ФИЛОСОФИЯ: новые материалы (2024)

Меню для авторов

ФИЛОСОФИЯ: экспорт материалов
Скачать бесплатно! Научная работа на тему Loquor ergo cogito. Аудитория: ученые, педагоги, деятели науки, работники образования, студенты (18-50). Minsk, Belarus. Research paper. Agreement.

Полезные ссылки

BIBLIOTEKA.BY Беларусь - аэрофотосъемка HIT.BY! Звёздная жизнь


Публикатор:
Опубликовано в библиотеке: 2005-02-19

А.Л. Савельев

Я. (А.Слинин) и МЫ: к 70-летию профессора Ярослава Анатольевича Слинина. - СПб.: Санкт-Петербургское философское общество, 2002. (Серия «Мыслители». Выпуск X). С.412-421

«Первичным и достовернейшим из всех, какие могут кому-либо представиться в ходе философствования» [1], называл Декарт положение «Я мыслю, следовательно я существую». Первичным, надо полагать, именно в смысле философствования, «познания природы ума и отличия его от тела», но отнюдь не в отношении существования самого Декарта как особого психофизического образования. Тем не менее, существование попадает у Декарта в определенную зависимость от мышления, впрочем, возможностью осуществления мышления все же является существование: для того, чтобы мыслить нужно, как минимум, существовать. И только когда мы пытаемся обосновать онтологический «статус» существования и мышления, порядок становится обратным — мышление представляется более достоверным, и из его наличия заключаем о существовании.

Традиционный и весьма распространенный взгляд трактует эти соотношения иначе: сначала существуют вещи, а затем уже мысли о вещах. Те и другие как бы сосуществуют, причем вещи независимы от мыслей, но мысли зависимы от вещей, определенным образом «отражая» их. Однако, как убеждает нас Декарт, реальность мысли оказывается более достоверной, чем реальность внешних вещей. Более того, доказательство существования подобных вещей сопряжено со значительными затруднениями. Занимавшийся этой проблемой Лейбниц, выделив три признака реальности: яркость, многогранность и согласованность, все же пришел к выводу, что строгого доказательства реальности быть не может, и всякий раз мы имеем дело лишь с той или иной степенью вероятности [2].

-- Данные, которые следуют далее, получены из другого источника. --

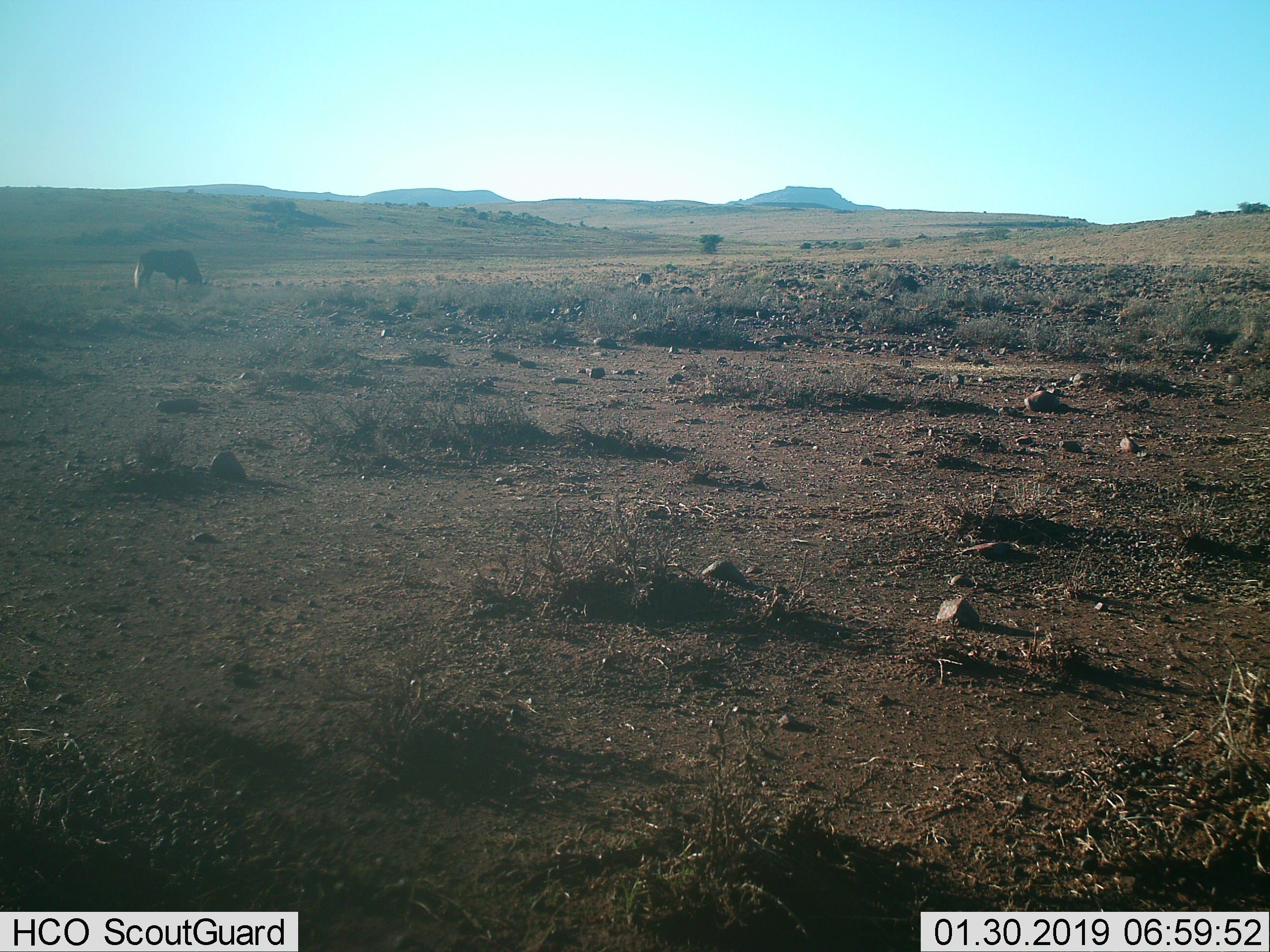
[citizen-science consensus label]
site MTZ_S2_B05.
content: unidentified animal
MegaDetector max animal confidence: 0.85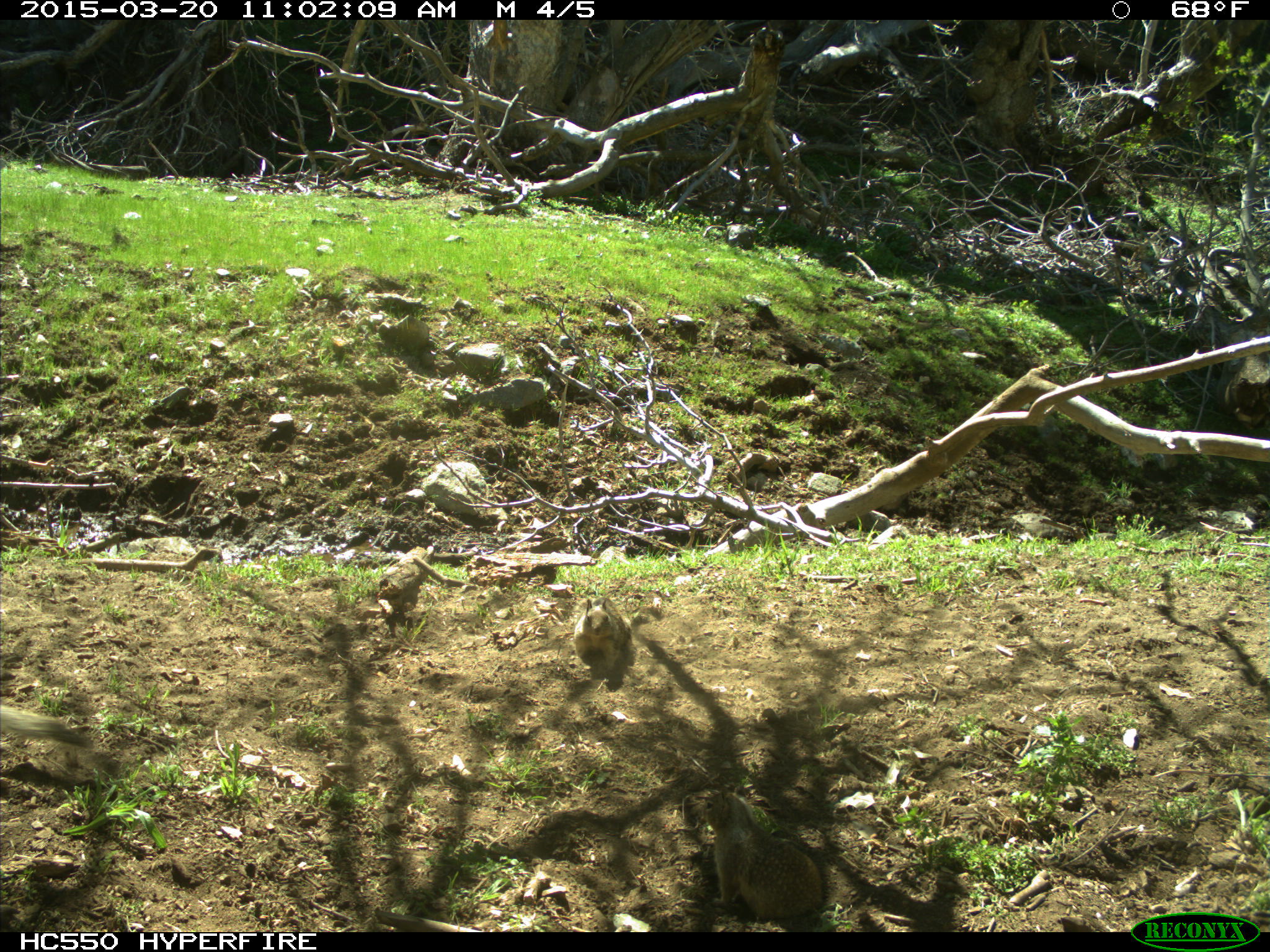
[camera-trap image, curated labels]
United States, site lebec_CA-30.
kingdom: Animalia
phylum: Chordata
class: Mammalia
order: Rodentia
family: Sciuridae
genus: Otospermophilus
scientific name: Otospermophilus beecheyi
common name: california ground squirrel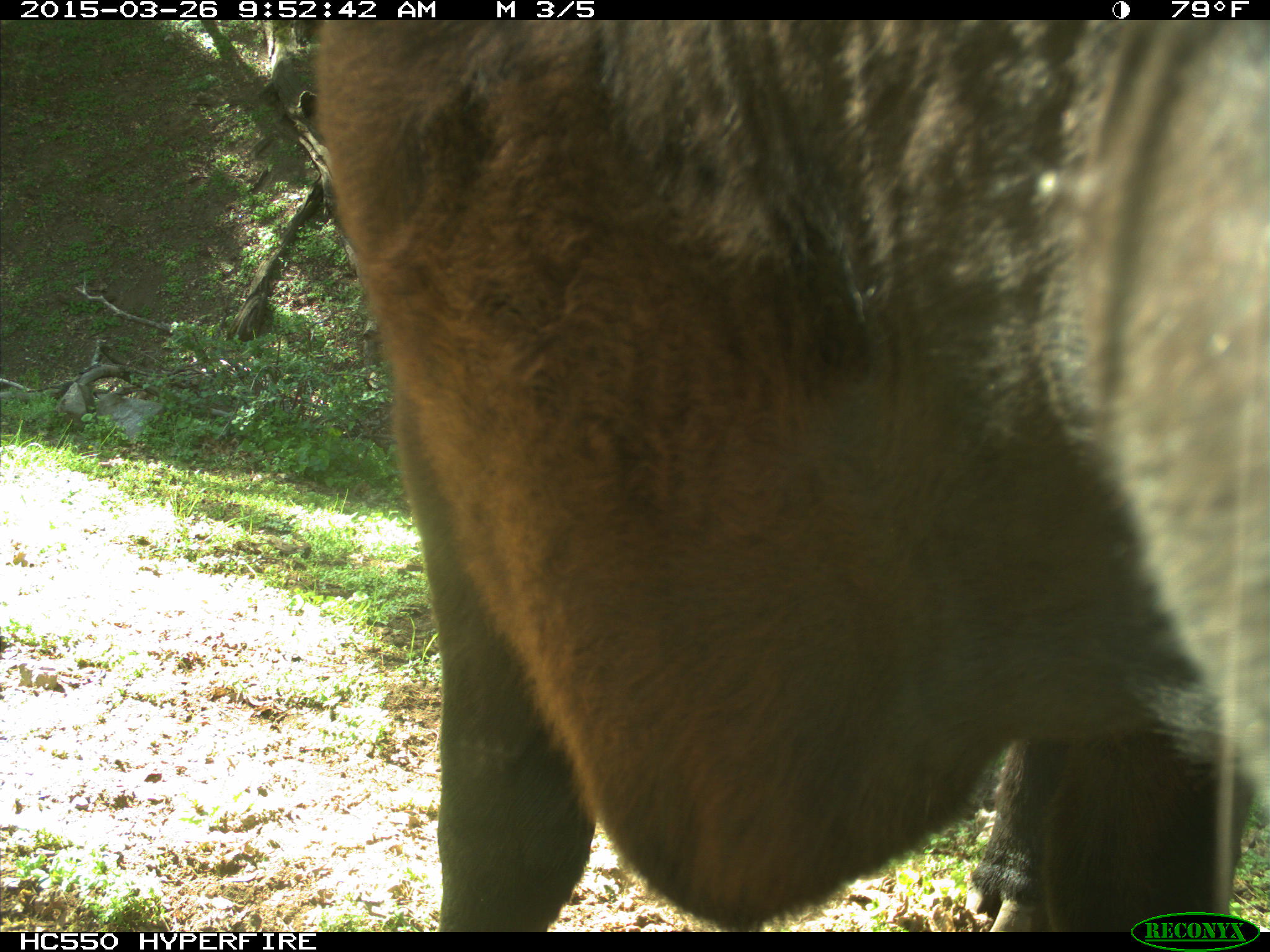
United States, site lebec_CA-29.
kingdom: Animalia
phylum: Chordata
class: Mammalia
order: Artiodactyla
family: Bovidae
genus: Bos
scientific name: Bos taurus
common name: domestic cow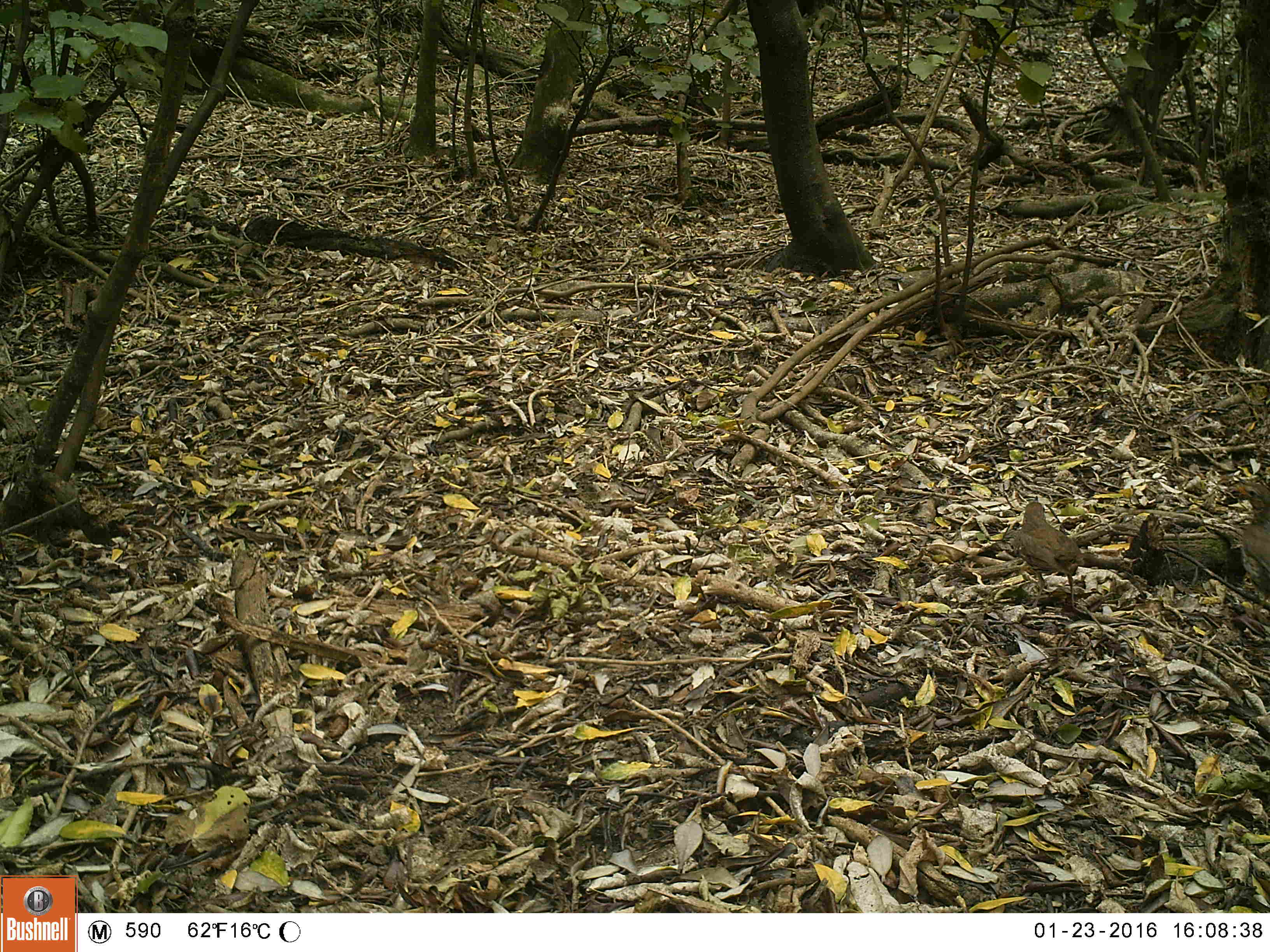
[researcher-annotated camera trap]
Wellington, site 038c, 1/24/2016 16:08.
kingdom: Animalia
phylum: Chordata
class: Aves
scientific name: Aves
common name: bird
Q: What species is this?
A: Bird (Aves).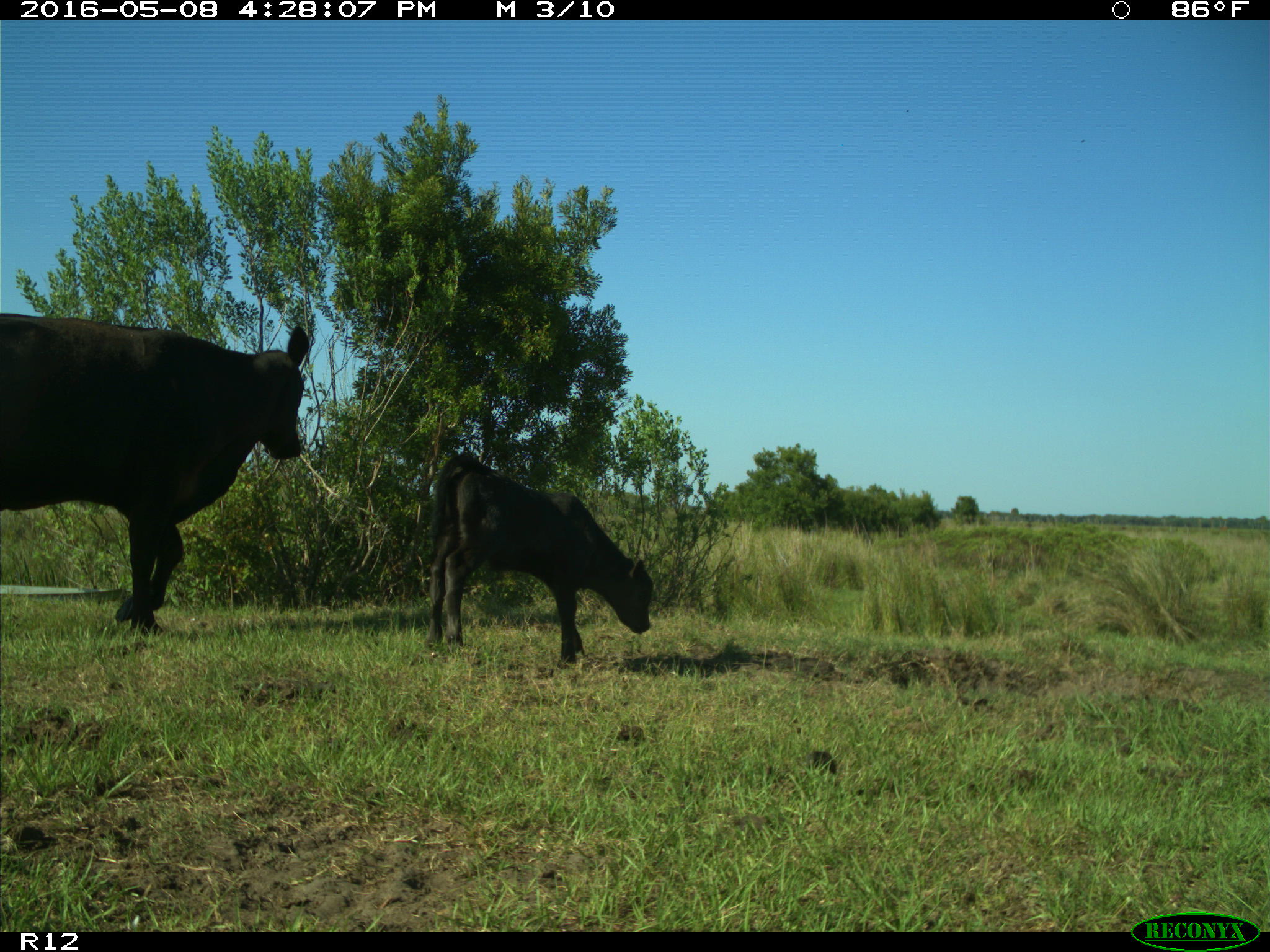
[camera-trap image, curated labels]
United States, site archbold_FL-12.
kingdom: Animalia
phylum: Chordata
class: Mammalia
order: Artiodactyla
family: Bovidae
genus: Bos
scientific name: Bos taurus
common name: domestic cow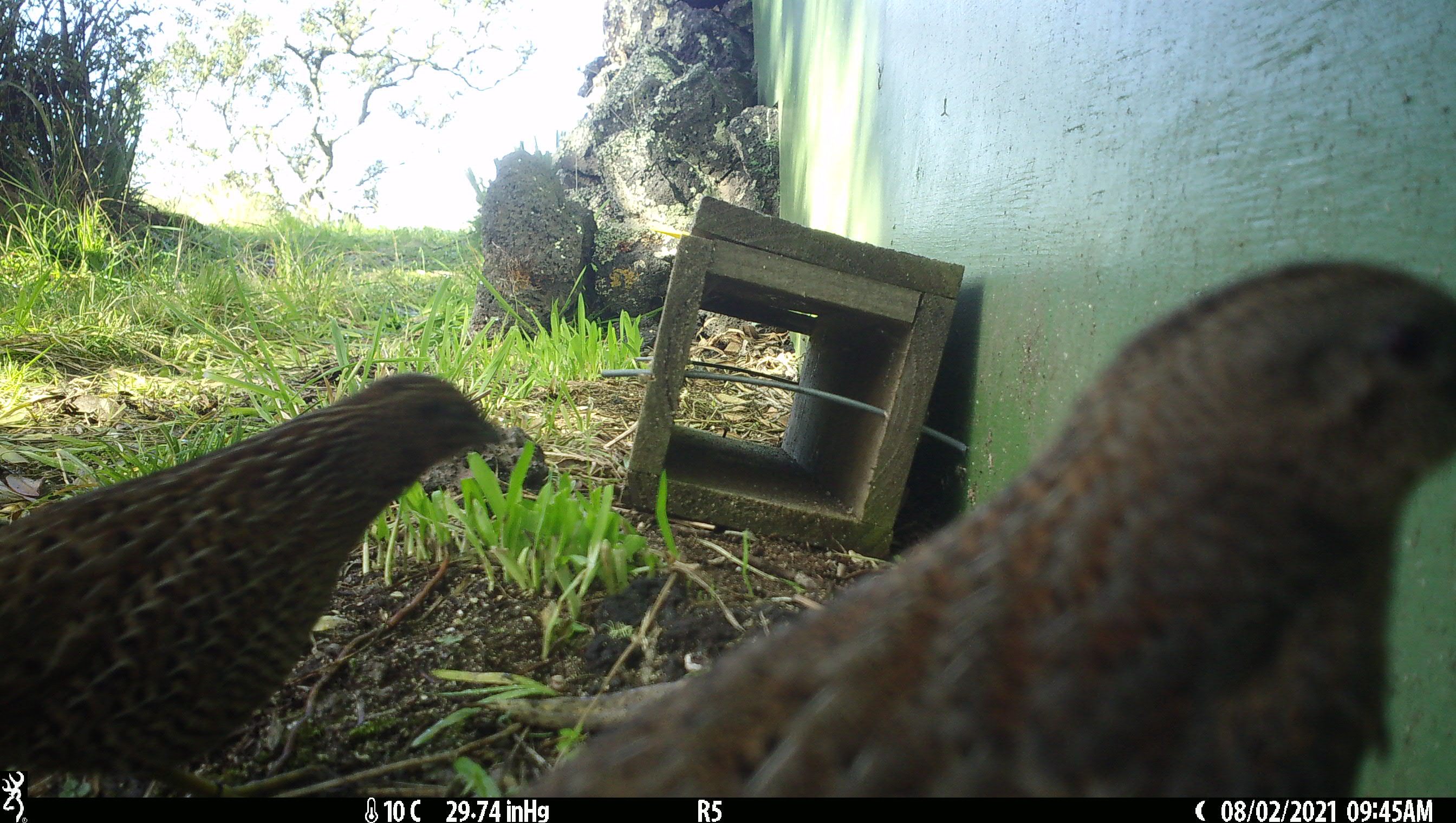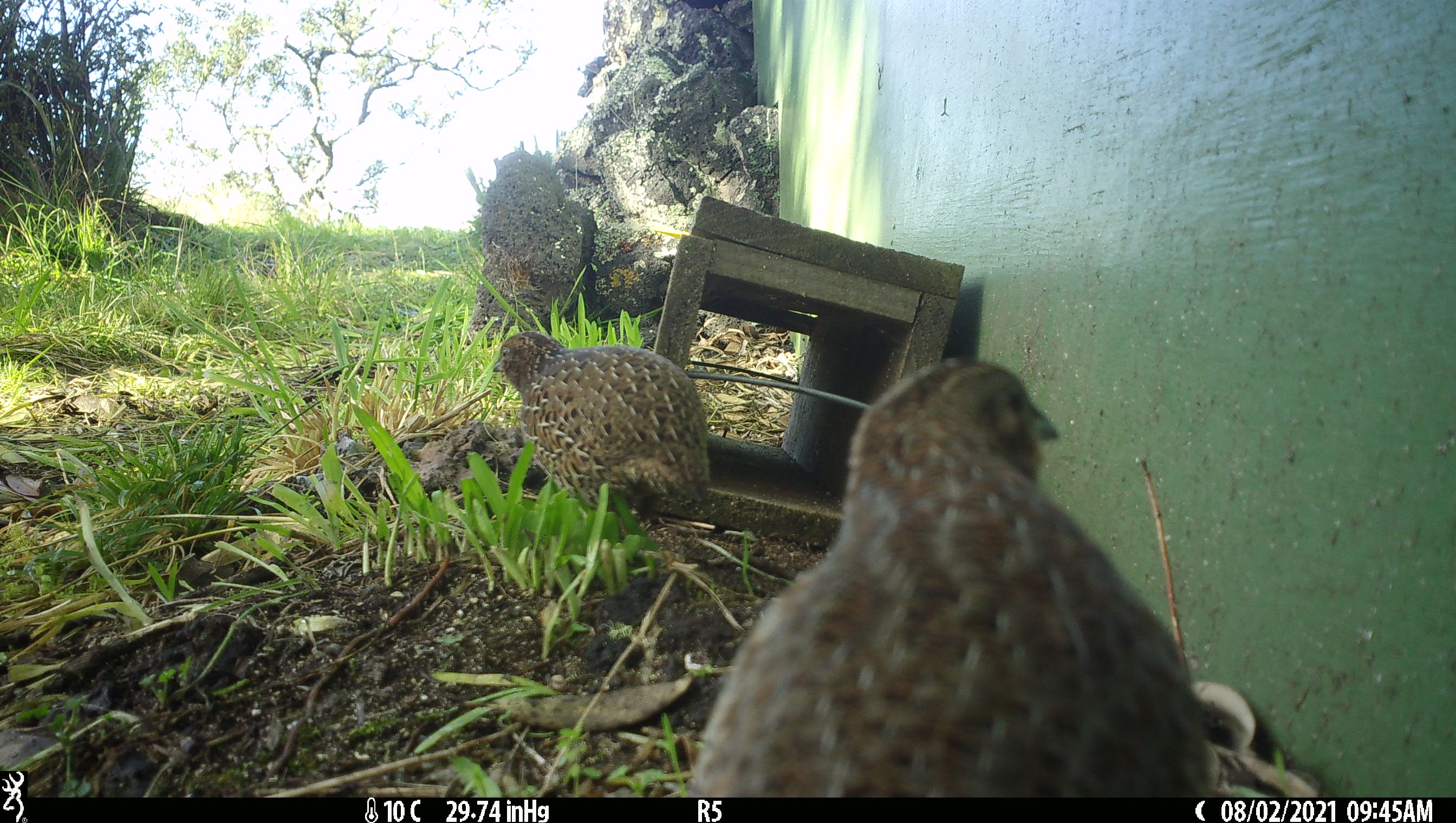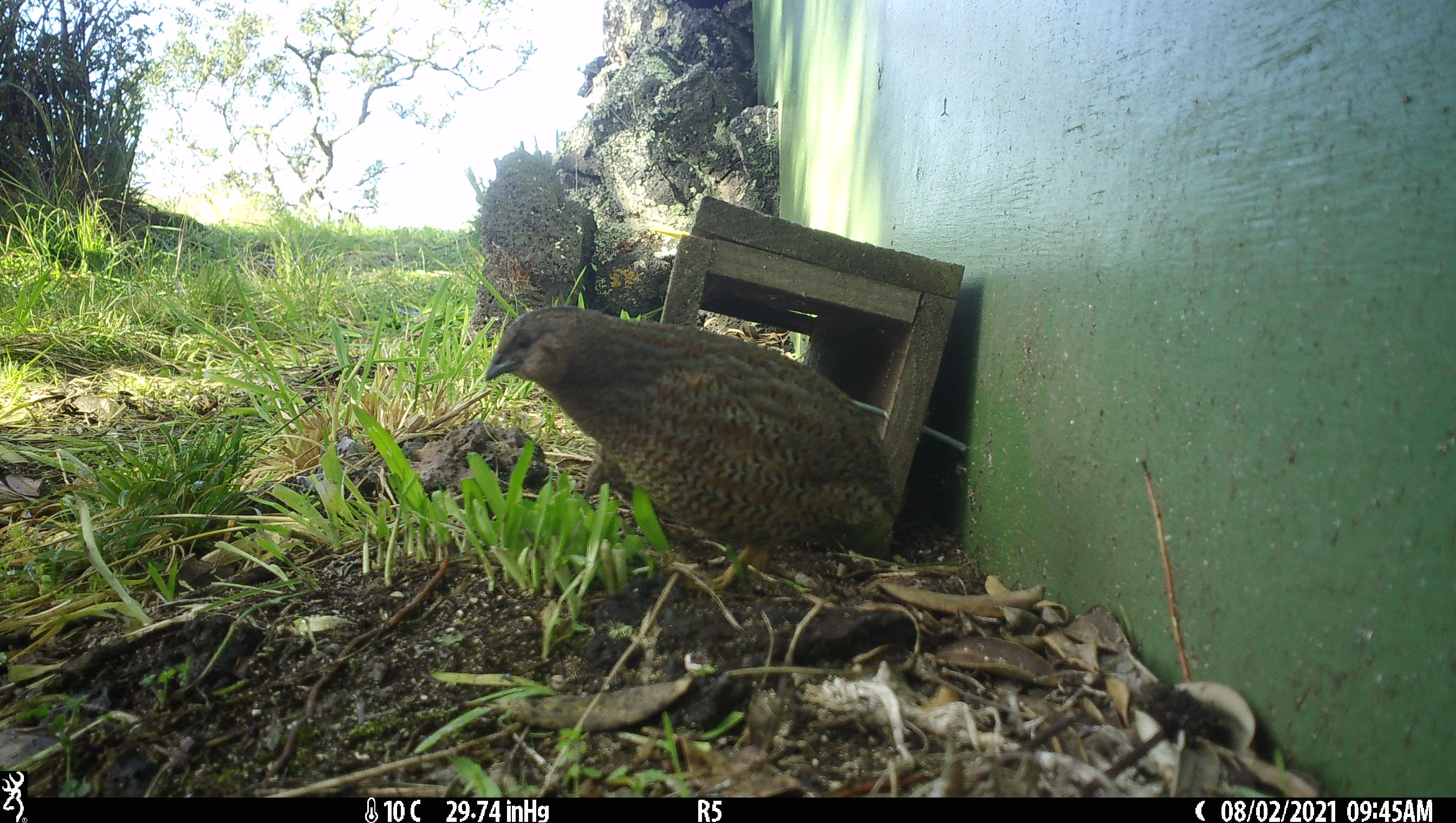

Итак, по Декарту, лишь положение «Я мыслю, следовательно я существую» выдерживает все сомнения и остается «первичным и достовернейшим». Но какого рода эта достоверность? Очевидно, что достоверно оно, в первую очередь, лишь для того, кому принадлежит, составляя часть внутреннего опыта [3]. Можно ли в нем все-таки усомниться? Конечно, можно, в том случае, когда мы не сами его высказываем, а слышим от другого. Мы вполне вправе не верить кому-либо, высказывающему положение «Я мыслю, следовательно я существую», как вправе не верить и Декарту, оставившему нам запись этого выражения. Никаких оснований верить в то, что говорящий «Я мыслю» действительно мыслит, у нас нет, как нет и средств проверки этого положения. Можно представить себе некое неразумное животное, специально обученное произнесению нескольких фраз, в том числе и этой, либо хитроумный механизм, воспроизводящий эти речи. Известно, что в Роттердаме еще в конце XVII в. можно было видеть механическую куклу «Эразм» [4], изображавшую, по всей видимости, знаменитого филолога; правда, не указывается, говорила ли она что-нибудь.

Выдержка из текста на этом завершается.